● WHAT IS BEING ASKED
Rewrite the records from the line containing "What is the distance from the point" through the end of the records, replacing "separation" with "spacing" and keeping everything else the same. Give only those lines.

● THE DATA

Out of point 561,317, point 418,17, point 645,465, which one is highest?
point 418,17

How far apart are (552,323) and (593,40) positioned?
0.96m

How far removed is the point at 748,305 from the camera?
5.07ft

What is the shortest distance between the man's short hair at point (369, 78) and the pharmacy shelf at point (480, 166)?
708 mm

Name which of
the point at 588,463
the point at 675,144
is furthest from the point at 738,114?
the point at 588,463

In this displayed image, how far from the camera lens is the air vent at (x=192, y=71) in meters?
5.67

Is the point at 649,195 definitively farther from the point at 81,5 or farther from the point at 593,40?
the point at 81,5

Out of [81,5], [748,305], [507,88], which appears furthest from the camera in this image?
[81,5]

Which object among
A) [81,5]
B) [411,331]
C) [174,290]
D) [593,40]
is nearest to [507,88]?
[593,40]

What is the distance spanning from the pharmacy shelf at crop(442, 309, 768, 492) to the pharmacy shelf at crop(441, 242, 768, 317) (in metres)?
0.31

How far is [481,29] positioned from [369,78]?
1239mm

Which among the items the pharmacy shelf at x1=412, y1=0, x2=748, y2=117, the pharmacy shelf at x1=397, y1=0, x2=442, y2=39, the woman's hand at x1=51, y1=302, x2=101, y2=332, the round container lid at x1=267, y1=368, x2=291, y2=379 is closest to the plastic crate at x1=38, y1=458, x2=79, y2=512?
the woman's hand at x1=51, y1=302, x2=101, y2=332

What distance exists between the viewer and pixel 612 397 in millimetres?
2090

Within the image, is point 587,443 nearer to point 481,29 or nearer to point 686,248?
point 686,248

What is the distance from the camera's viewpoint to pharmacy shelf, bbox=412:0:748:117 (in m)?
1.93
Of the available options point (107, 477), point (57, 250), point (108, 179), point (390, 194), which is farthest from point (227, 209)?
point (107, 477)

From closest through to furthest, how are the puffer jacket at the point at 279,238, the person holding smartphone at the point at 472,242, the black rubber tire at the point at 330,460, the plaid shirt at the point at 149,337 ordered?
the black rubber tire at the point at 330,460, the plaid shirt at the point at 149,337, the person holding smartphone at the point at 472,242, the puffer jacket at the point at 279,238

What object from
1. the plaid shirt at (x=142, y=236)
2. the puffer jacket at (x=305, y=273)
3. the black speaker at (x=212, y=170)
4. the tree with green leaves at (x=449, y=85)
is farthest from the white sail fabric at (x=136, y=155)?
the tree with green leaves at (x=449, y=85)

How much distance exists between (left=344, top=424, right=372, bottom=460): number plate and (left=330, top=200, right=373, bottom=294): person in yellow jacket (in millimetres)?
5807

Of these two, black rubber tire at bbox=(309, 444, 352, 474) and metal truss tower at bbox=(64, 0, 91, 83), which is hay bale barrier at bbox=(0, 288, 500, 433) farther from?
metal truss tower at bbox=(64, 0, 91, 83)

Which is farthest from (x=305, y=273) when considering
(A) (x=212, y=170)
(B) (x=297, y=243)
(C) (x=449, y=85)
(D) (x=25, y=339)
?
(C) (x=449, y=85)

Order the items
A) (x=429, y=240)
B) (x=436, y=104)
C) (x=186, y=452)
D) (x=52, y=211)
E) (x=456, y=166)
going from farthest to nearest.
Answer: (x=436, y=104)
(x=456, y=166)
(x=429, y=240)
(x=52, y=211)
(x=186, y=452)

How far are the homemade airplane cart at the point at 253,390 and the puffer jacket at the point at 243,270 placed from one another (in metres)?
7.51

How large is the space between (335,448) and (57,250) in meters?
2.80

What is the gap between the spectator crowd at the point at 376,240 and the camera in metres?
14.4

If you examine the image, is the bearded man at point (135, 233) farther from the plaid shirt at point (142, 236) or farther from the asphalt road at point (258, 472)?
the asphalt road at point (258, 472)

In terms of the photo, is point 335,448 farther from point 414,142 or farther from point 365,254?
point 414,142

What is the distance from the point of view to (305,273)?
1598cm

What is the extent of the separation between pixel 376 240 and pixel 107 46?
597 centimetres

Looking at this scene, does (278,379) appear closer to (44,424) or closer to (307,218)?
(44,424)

● WRITTEN REPLY
What is the distance from the point of view to (305,273)?
1598cm

What is the extent of the spacing between pixel 376 240 and pixel 107 46?
597 centimetres

Looking at this scene, does (278,379) appear closer to (44,424) or closer to (307,218)?
(44,424)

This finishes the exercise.